● **課題文**:
┄┄┄┄┄┄┄┄┄┄┄┄┄┄┄┄┄┄┄┄

「あんのことを忘れない」あんのこと 近大さんの映画レビュー(感想・評価)
あんのことを忘れない
去年最も見たかった邦画の一つ。
が、地元の映画館では上映せず。隣町の映画館に行こうとしたが、都合付かず。結局見れぬまま上映は終わり、レンタルを待っていた。
何とか時間を作って観に行くべきだったと後悔した。去年のベストの一本になっていただろう。
見て面白かった/楽しかったの類いではない。悲しく、苦しい。が、胸に響き、突き刺さる。邦画に毎年一本は必ず現れる力作。
コロナ禍、新聞に掲載された小さな小さな記事。一人の少女の事を伝えてくれた入江悠監督に感謝。
21歳の杏。
幼い頃から母親から虐待。
小学校も中学校もろくに通わず。漢字もほとんど読めず、計算も出来ない。
母と足の悪い祖母と団地のごみ屋敷部屋で貧しい暮らし。万引きを繰り返す。
母親から売春の斡旋をさせられたのは12歳の時。
薬物に手を出したのは16歳の時。
虐待、不登校、極貧、犯罪、売春、クスリ…。少女が身を置くあまりにも過酷壮絶な現状。
100%同情はしかねない。そういう現状だったとは言え、犯罪やクスリに手を出してしまったのは自分の弱さであり愚かさ。
が、母親から受ける虐待は痛ましい。
幼い頃庇ってくれた祖母には優しい。
当初は跳ねっ返りが強かったが、根はいい子なのだ。
こんな地獄から抜け出したい。

┄┄┄┄┄┄┄┄┄┄┄┄┄┄┄┄┄┄┄┄

● **問題 1**: 映画『あんのこと』のレビューによると、杏が薬物に手を出したのは何歳の時か。
● **問題 2**: 映画『あんのこと』のレビューを、最後の一文の後から書き継いでください。
記録はこの作業には一切関わらない。

コレクションから抜き出した記録:
┄┄┄┄┄┄┄┄┄┄┄┄┄┄┄┄┄┄┄┄

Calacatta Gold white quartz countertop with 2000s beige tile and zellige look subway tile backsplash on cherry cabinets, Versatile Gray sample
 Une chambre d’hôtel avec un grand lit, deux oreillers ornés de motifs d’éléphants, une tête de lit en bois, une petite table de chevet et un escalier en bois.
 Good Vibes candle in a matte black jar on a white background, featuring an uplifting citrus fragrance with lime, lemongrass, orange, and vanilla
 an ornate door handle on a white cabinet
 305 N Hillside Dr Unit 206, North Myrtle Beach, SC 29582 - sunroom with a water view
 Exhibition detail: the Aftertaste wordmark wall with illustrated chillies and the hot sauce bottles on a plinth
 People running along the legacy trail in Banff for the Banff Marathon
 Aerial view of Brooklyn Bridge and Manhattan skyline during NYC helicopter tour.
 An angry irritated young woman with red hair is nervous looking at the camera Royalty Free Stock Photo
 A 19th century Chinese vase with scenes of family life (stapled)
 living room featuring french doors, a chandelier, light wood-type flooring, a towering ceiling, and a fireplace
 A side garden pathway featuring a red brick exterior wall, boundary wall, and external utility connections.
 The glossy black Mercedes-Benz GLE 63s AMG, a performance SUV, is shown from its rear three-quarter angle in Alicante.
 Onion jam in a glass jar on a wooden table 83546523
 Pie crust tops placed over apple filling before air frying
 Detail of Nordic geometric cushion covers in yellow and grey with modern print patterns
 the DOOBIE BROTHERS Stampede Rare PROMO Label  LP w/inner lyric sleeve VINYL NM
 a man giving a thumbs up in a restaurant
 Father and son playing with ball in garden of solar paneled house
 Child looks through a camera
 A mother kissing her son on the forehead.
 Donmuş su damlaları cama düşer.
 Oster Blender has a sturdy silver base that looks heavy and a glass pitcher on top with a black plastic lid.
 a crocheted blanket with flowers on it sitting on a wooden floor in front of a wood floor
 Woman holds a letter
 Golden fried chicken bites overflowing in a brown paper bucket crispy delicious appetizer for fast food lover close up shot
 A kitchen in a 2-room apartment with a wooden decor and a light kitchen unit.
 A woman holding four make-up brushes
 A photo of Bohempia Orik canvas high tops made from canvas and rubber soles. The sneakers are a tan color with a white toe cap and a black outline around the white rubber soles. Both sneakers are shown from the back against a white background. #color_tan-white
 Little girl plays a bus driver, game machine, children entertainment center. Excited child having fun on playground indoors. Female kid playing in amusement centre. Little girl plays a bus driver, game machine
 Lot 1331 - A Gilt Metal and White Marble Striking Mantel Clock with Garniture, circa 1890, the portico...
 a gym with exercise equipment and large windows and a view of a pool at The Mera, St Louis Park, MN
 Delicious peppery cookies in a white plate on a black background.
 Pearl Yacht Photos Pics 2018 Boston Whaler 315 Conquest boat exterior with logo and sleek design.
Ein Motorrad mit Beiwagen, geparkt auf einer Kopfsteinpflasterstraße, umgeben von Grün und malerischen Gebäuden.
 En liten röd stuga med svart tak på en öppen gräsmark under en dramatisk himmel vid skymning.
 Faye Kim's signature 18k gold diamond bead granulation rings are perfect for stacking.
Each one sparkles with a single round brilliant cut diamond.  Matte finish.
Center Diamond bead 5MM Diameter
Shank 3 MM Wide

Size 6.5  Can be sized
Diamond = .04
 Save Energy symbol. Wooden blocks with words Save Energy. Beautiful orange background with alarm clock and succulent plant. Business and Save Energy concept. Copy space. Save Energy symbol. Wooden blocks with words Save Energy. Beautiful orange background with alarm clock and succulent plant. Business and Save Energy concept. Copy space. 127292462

┄┄┄┄┄┄┄┄┄┄┄┄┄┄┄┄┄┄┄┄

● **解答欄 1**: 16歳の時。

● **解答欄 2**:
彼女にだって夢はある。
しかし、どうする事も出来ない。
自分一人の力じゃどうにも出来ない限界がある。
誰か、手を差し伸ばしてくれる助けが…。
居た。
覚醒剤使用と常習で逮捕。
その時担当になった一人の刑事。多々羅。
口も柄も悪い破天荒な性格。が、人情に厚い。
杏の面倒を見る。職安に付き添い。事務的対応の職員に怒号。自身が開く薬物更生者自助グループ“サルベージ”を案内。
介護施設で働き始める。彼女の夢。祖母を介護する為、介護士になりたい。多々羅の口からそれが語られた時、胸打った。
最初働いた介護施設は酷い雇用形態。次の介護施設が決まる。
この時力になってくれた人物がもう一人。多々羅の友人のジャーナリスト、桐野。彼のツテで。
ここの施設の経営者も良かった。ある時居場所を突き止めた母親が乗り込んできて、騒ぎを起こす。バツが悪くなった杏は辞めようとするが、引き留める。
働きぶりが認められ、本採用にも向けて。担当老人からも気に入られる。
その都度障害になる母親を断ち切る為、家を出る。DV被害者が住むシェルター・マンションへ。こういうのがあるんだ…。
もう一度勉強し直す為、夜間学校にも通う。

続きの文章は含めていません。